▶ _Work order_:
Return exactly the span of lines in the following data that opens with the line containing "WEBXTRA: Snake Woman" and closes with the line containing "Là haut dans". Include nothing else.

▶ _Dataset records_:
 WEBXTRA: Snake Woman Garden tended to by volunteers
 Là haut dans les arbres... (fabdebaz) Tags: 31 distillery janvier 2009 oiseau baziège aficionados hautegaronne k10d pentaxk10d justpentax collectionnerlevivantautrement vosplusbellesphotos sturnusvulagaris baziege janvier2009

--

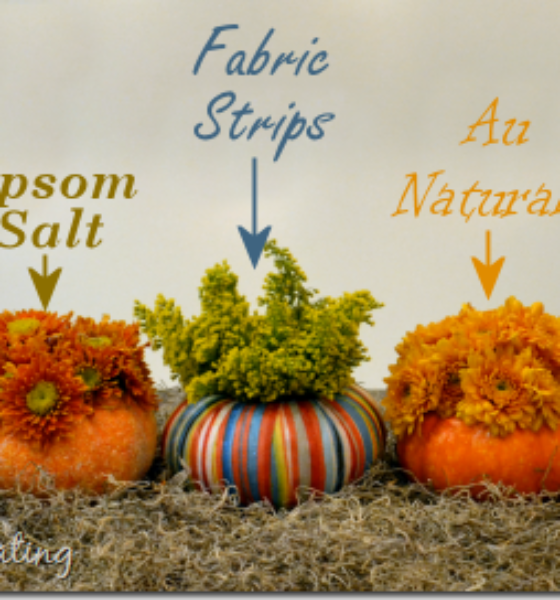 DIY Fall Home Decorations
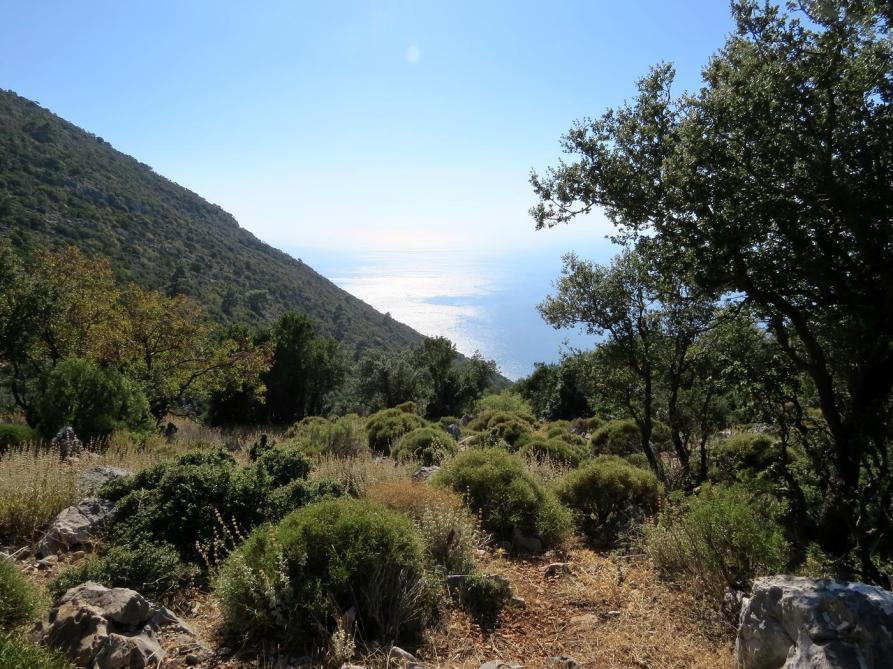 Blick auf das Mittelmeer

▶ _Exercise result_:
 WEBXTRA: Snake Woman Garden tended to by volunteers
 Là haut dans les arbres... (fabdebaz) Tags: 31 distillery janvier 2009 oiseau baziège aficionados hautegaronne k10d pentaxk10d justpentax collectionnerlevivantautrement vosplusbellesphotos sturnusvulagaris baziege janvier2009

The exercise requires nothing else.